There are three versions of this activity. The outcome for each activity is the same. All students are expected to create their own unique bug, illustrate their creation, label the parts of a bug, and answer questions based on their design. The vocabulary on each version differs.
Students that may struggle with this activity will be given a “Roll-a-Bug” sheet that uses numerals as opposed to number words. (Example: 4 circles instead of four circles). The graphic organizer for these students does not require them to add characteristics to the way that their bug lives but rather to answer questions based on their drawing. Questions will ask students to identify the amount of a characteristic. (Example: How many legs does your bug have?)
Students that perform on or near grade level must identify words such as ‘big’ and ‘small’ while advanced students must differentiate between the words ‘large, medium, and small’. Students that are given the “on grade level” graphic organizer are expected to identify what their bug eats, where it gets its food, how it travels. This requires them to think at a higher level about the bug they have drawn. If their bug has wings, it will fly from place to place. If it only has legs, it may hop or crawl.

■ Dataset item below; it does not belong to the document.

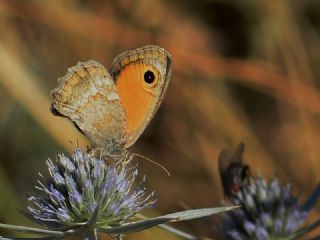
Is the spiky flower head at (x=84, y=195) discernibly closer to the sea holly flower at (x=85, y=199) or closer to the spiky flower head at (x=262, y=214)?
the sea holly flower at (x=85, y=199)

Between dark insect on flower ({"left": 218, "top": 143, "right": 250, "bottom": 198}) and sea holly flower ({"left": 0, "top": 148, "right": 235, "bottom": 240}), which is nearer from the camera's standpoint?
sea holly flower ({"left": 0, "top": 148, "right": 235, "bottom": 240})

The students that are more advanced will receive a “Roll-a-Bug” sheet that requires them to add a specific type of leg to their bug. (Example: ‘Two long legs’ instead of ‘two legs’). These students will also receive a differentiated graphic organizer. They will answer similar questions to students “on grade level” but with two critical thinking questions. One question requires them to determine if their bug will be harmful to humans and in what manner. Another question requires them to compare their fictional bug to a real bug (spider). Depending on the outcome of their rolls, their bug may be very similar to a spider or very different. These students are expected to use appropriate terms to explain their reasoning.